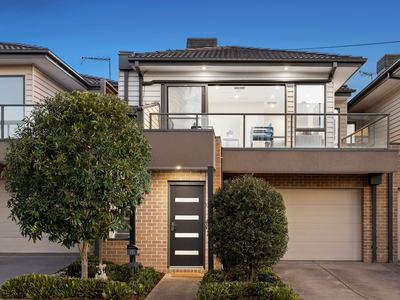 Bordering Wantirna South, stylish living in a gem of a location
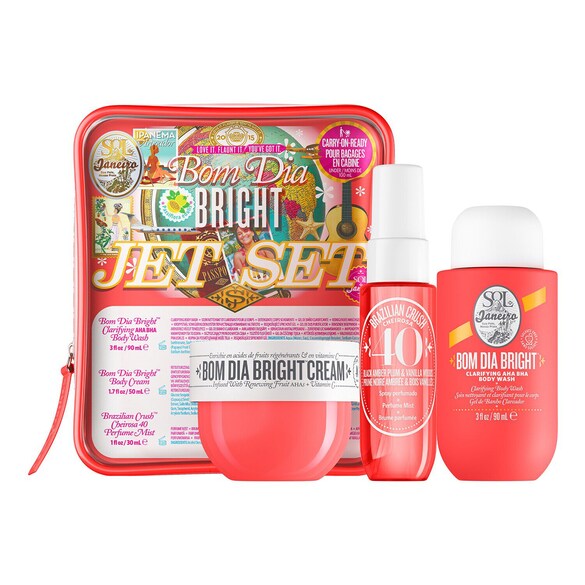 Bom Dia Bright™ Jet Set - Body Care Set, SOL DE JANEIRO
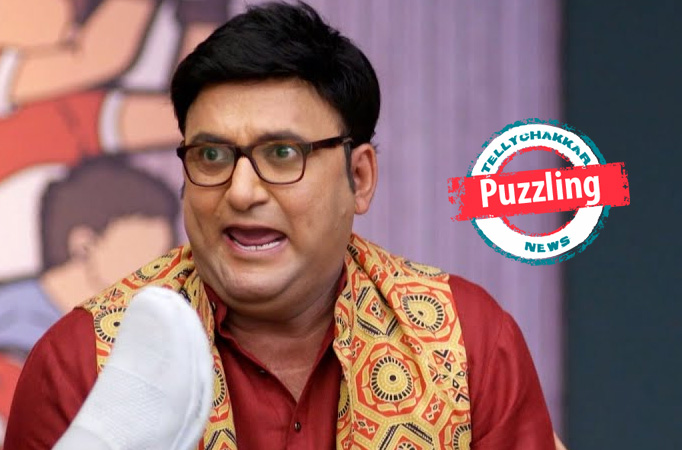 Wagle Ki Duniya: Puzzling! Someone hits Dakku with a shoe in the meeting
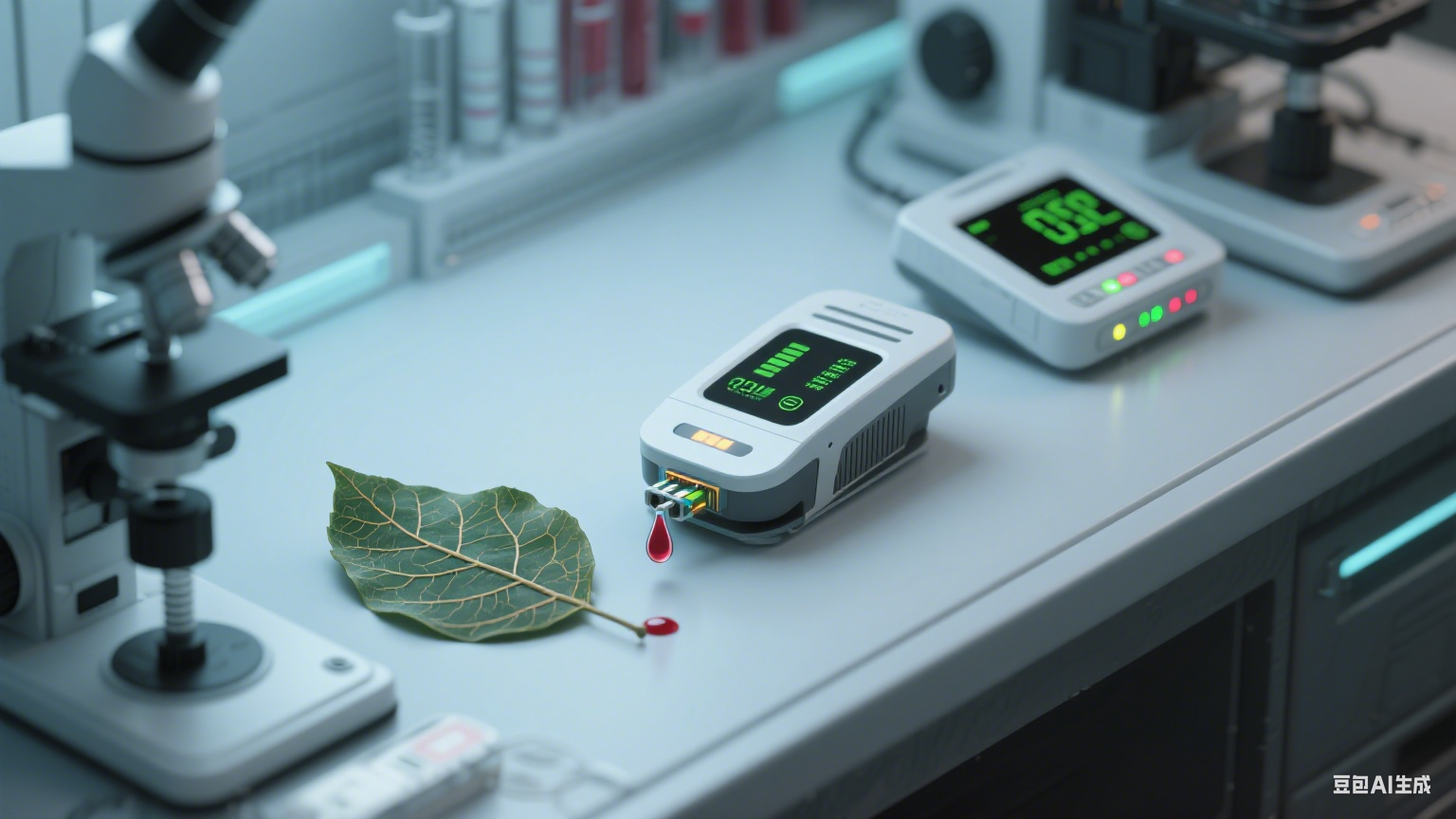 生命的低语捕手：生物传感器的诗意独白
---
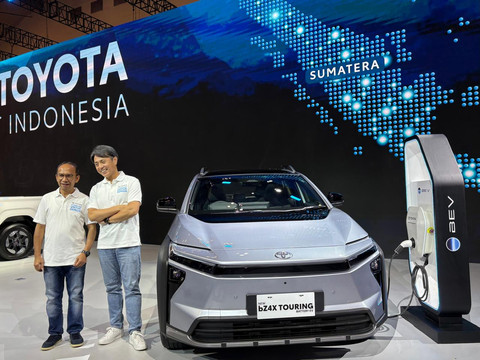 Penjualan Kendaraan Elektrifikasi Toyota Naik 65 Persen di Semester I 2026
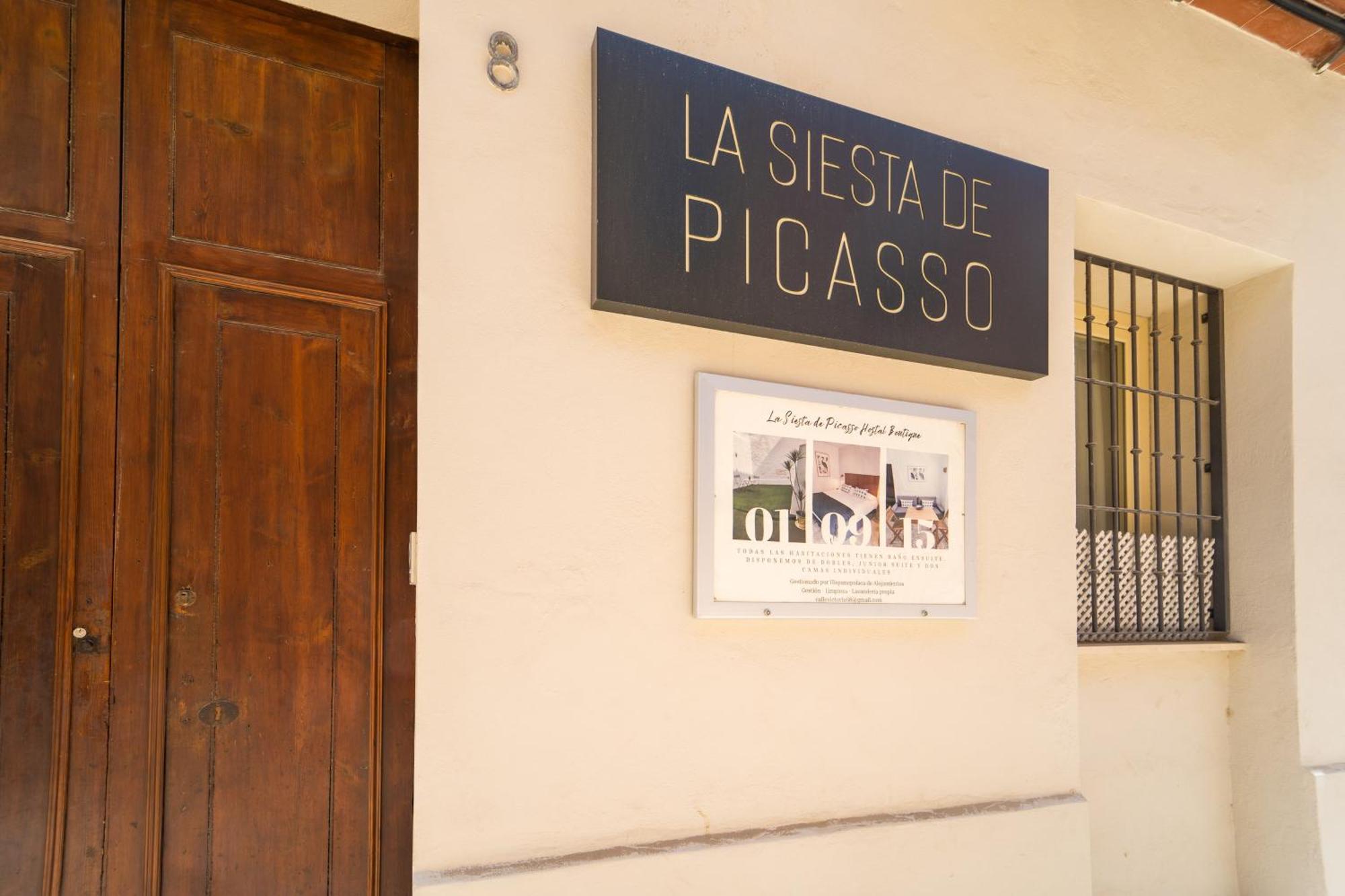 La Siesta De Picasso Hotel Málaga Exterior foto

— About this task —
Beginning with the line that contains "Bordering Wantirna South, stylish", write out the lines of the material above exactly, and end with the line that contains "生命的低语捕手：生物传感器的诗意独白". Omit the pictures.

— Response box —
 Bordering Wantirna South, stylish living in a gem of a location
 Bom Dia Bright™ Jet Set - Body Care Set, SOL DE JANEIRO
 Wagle Ki Duniya: Puzzling! Someone hits Dakku with a shoe in the meeting
 生命的低语捕手：生物传感器的诗意独白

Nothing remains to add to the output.